The basic idea is that we have a special kind of predicate called a
`WF`

(well-formed) goal. The meaning of something like `WF(T: Ord)`

is
basically “`T`

is *capable* of implementing `Ord`

” – that is, `T`

satisfies the conditions that would make it legal to implement
`Ord`

. (It doesn’t mean that `T`

actually *does* implement `Ord`

; that
is the predicate `T: Ord`

.) As we lower the `Ord`

and `PartialOrd`

traits
to simpler logic rules, then, we can define the `WF(T: Ord)`

predicate like so:

```
// T is capable of implementing Ord if...
WF(T: Ord) :-
T: PartialOrd. // ...T implements PartialOrd.
```

Now, `WF(T: Ord)`

is really an “if and only if” predicate. That is,
there is only one way for `WF(T: Ord)`

to be true, and that is by
implementing `PartialOrd`

. Therefore, we can define also the *opposite*
direction:

```
// T must implement PartialOrd if...
T: PartialOrd :-
WF(T: Ord). // ...T is capable of implementing Ord.
```

Now if you think this looks cyclic, you’re right! Under ordinary
circumstances, this pair of rules doesn’t do you much good. That is,
you can’t prove that (say) `u32: PartialOrd`

by using these rules, you
would have to use other rules for that (say, rules arising from an
impl).

However, sometimes these rules *are* useful. In particular, if you have
a generic function like the function `foo`

we saw before:

```
fn foo<T: Ord>() { .. }
```

In this case, we would setup the environment of `foo()`

to contain
exactly two predicates `{T: Ord, WF(T: Ord)}`

. This is a form of
elaboration, but not the iterative elaboration we had before. We
simply introduce `WF`

-clauses. But this gives us enough to prove that
`T: PartialOrd`

(because we know, by assumption, that `WF(T: Ord)`

).
What’s more, this setup scales to arbitrary where-clauses and other
kinds of implied bounds.

### Conclusion

This post covers the tabling technique that chalk currently uses to handle cycles, and also the key ideas of how Rust handles elaboration.

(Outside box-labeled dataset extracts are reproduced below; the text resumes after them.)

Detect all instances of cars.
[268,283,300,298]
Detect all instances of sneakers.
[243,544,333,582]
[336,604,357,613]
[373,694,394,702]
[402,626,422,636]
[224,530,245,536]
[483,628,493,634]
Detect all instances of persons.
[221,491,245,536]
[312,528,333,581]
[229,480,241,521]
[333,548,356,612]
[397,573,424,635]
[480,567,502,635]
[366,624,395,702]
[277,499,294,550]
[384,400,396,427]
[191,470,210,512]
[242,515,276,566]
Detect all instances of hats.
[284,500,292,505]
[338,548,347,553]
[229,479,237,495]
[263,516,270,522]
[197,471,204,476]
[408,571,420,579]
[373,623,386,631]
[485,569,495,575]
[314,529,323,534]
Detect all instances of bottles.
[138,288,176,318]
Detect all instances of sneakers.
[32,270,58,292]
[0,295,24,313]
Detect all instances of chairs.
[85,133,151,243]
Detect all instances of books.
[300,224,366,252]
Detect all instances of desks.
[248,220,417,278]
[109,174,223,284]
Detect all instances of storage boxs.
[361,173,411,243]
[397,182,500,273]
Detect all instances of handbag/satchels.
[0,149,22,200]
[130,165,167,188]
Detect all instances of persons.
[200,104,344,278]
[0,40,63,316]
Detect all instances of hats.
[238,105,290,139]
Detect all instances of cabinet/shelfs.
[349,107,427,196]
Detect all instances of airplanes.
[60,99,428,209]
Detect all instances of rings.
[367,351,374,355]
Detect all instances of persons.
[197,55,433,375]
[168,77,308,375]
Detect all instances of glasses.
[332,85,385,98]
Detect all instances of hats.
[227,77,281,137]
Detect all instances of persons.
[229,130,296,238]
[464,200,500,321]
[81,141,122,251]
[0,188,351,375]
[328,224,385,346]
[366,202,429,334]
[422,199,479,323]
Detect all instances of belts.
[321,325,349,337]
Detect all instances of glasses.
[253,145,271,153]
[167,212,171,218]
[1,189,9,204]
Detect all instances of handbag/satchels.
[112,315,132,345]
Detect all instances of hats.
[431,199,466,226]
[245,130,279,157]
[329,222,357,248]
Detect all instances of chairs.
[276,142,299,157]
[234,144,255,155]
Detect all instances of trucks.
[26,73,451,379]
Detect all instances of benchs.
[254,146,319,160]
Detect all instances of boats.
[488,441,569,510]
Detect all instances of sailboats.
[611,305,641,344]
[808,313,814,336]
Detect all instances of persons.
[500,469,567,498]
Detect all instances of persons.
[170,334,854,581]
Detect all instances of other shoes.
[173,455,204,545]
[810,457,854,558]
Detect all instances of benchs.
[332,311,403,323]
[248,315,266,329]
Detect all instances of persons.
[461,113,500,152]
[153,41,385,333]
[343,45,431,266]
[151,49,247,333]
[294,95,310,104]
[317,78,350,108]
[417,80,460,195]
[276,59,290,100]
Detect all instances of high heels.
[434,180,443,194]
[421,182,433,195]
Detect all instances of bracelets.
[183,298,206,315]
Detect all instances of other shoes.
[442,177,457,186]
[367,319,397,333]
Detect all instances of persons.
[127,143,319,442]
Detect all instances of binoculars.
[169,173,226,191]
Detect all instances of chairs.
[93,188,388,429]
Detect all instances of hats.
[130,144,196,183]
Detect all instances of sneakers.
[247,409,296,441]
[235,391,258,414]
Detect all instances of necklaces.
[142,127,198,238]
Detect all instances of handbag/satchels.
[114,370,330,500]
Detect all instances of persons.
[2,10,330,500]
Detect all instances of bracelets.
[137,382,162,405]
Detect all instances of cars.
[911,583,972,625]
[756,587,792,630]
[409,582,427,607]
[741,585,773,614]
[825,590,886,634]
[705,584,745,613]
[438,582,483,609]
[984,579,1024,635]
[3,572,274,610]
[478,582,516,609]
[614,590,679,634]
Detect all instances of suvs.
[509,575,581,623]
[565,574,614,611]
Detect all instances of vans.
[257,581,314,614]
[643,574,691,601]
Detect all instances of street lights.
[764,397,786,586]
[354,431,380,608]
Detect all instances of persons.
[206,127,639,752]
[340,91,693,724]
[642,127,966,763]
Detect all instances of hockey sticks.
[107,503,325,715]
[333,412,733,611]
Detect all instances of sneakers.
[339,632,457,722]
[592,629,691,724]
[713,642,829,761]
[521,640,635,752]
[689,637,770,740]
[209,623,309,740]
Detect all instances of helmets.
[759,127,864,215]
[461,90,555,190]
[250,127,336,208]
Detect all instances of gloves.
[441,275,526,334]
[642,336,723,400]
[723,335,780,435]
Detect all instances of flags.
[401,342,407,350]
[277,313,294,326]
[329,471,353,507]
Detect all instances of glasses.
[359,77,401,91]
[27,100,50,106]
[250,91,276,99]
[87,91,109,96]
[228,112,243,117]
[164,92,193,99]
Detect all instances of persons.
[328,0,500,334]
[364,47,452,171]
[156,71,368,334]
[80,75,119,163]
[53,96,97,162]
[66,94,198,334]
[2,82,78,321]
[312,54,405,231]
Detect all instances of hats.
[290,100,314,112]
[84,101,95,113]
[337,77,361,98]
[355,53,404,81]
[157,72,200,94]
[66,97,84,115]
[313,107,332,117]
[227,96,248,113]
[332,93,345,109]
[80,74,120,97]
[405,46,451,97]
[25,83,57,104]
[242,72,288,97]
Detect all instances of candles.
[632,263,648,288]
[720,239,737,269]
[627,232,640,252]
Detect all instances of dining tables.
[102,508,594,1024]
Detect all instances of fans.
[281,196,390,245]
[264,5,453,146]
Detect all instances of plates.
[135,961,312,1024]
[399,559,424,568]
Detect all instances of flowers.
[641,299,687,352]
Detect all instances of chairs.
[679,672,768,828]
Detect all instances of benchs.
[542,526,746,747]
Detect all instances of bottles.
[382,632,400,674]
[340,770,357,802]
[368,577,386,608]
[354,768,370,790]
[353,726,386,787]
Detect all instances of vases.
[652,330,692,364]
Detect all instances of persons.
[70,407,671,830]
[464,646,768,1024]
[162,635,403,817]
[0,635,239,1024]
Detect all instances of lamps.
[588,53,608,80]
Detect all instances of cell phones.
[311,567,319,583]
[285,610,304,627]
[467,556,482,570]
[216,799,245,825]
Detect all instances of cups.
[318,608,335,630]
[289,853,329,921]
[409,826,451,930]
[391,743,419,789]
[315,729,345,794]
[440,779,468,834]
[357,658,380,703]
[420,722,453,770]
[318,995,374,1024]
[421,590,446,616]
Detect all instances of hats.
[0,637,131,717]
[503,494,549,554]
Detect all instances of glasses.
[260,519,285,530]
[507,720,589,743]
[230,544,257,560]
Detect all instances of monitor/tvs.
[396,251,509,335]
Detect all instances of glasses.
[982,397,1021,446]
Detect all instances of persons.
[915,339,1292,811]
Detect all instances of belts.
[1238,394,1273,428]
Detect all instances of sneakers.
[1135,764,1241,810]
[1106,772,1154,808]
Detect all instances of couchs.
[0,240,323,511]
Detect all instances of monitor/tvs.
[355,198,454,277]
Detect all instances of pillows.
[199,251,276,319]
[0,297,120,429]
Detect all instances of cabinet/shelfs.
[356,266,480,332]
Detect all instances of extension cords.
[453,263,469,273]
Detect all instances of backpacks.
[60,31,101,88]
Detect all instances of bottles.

The current implementation in chalk is really quite naive. One interesting question is how to make it more efficient. There is a lot of existing work on this topic from the Prolog community, naturally, with the work on the well-founded semantics being among the most promising (see e.g. this paper). I started doing some prototyping in this direction, but I’ve recently become intrigued with a different approach, where we use the techniques from Adapton (or perhaps other incremental computation systems) to enable fine-grained caching and speed up the more naive implementation. Hopefully this will be the subject of the next blog post!